Lobb and Heimerman showed some local work, but pursued high profile international, mainly American and some European, photographers for exhibitions.[18] The first exhibition of international photography at the gallery was that of Paul Caponigro in 1975 which sold 22 prints, after which success the gallery was closed for renovations and while Heimerman made a trip to the US to secure more shows. After the refurbishment Melbourne Times critic Wendy Harmer described the space as "an oasis of pristine white walls and warm, polished wood.[19]

Workshop[edit]

As well as exhibitions, and from the outset, workshops were held in the gallery building from which part of the funding for the enterprise was derived. The two floors of the terrace building accommodated a two-person darkroom available for film development and printing, and a demonstration room with 6-8 student capacity. Printing for exhibitions was offered. Technical instruction for beginners and in the Zone System for those more advanced was provided at first by Australian photographer Steven Lojewski in 1976. Evening classes ran for ten weeks. By 1977 Heimerman and Lobb had organised the first workshop to be conducted in Australia by an American photographer, Ralph Gibson, and sponsored another, of 6 days by William Clift in May 1978 (costing participants $200),[20] before Lobb left to pursue his own photography later that year. Jeff Busby, who also exhibited at the gallery, took over later as Heimerman's assistant.[19]

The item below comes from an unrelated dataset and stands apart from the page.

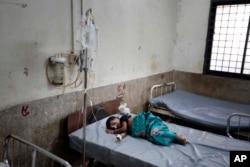 Nur Sadika, 5 tahun, seorang pasien anak etnis Rohingya sedang menerima perawatan setelah menyeberang dari Myanmar ke Bangladesh, di Chittagong Medical College Hospital di Chittagong, Jumat, 8 September 2017.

Among the more recent workshops was 'How Joshua Greene Saved Marilyn Monroe: Techniques to Rehabilitate Ageing Photographs and the Art of Digital Printing', held on November 26, 2002 by the son of Milton H. Greene who photographed Monroe.

In addition to its activities at its own premises was the Gallery's organisation and sponsorship of seminars by international photographers, which began with Ralph Gibson's on August 11, 1977 at Prahran College, then that of Harry Callahan, held on November 20, 1979 at the Prahran Recreational Centre, 147 High Street with also a workshop at the Gallery.[21]

Ethos[edit]

By showcasing the silver gelatin 'fine print’ Lobb and Heimerman hoped to improve Australian work by example,[22] as Lobb observed,

From 1975, every second show was an international show [. . .][23] The initial philosophy was simply to let people see the physical difference between the production of prints overseas and locally.”[22]

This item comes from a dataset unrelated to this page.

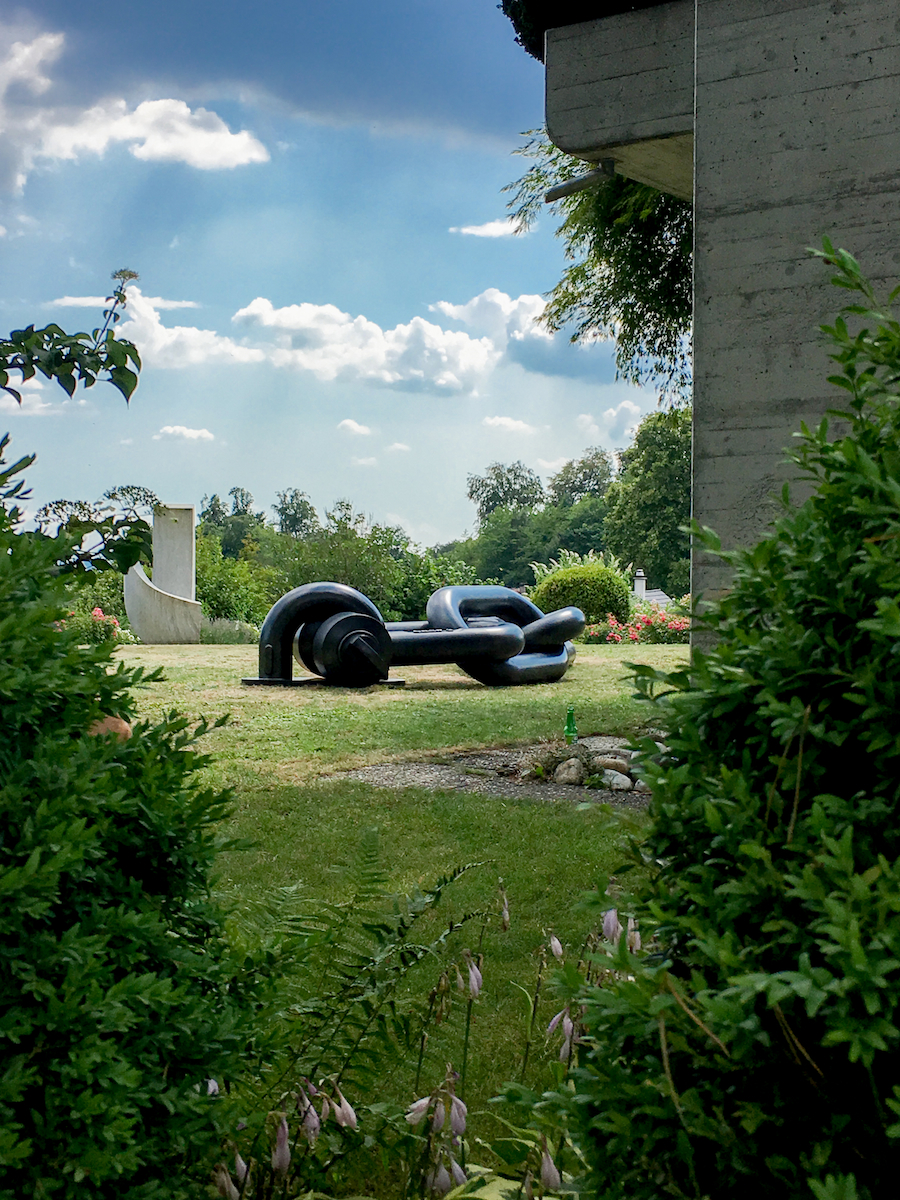 jean-octobon-sculpture-garden-decoration-design-giant-chain.jpg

Curator Joyce Agee in 1988 noted that, with feminist photography on the ascendant, the gallery's ambitions irritated some Australian women photographers;

In the 1970s, Micky Allan, the late Carol Jerrems, Ruth Maddison, Sue Ford and Ponch Hawkes, reacting against the technocratic and patriarchal American West Coast 'fine print' tradition then being promoted by The Photographers' Gallery in Melbourne, began to use photography as an intimate expression of their individual concerns.[24]

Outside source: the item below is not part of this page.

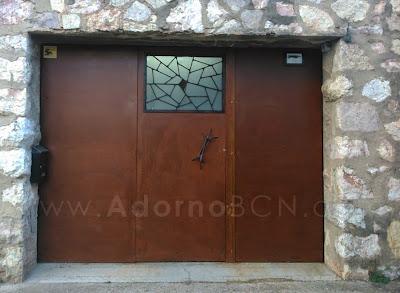 ADORNO BCN restauración puerta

Nevertheless, Jerrems[25] was amongst the first exhibitors at the Gallery, showing there four times before her premature death in 1980. Beatrice Faust, an Age newspaper reviewer and noted women's activist however was supportive, and in 1987 hosted Beatrice Faust Curates: From Boubat to Fereday at the gallery featuring male and female photographers.[26][27]

Certainly women exhibiting were outnumbered by men in a ratio of nearly 10:1 until the 90s, after which they appear on a more equal footing (see below).

The Gallery's concentration on American photography in its early years was not in isolation and was prompted as much by interest amongst Australians as by Heimerman's own contacts in the US, and despite touring exhibitions of Bill Brandt in 1971, and the French Foreign Ministry’s major exhibition of Henri Cartier-Bresson in 1974. Joyce Evans' Church Street also presented work by American's Minor White, Jerry Uelsmann, Les Krims and others.[28]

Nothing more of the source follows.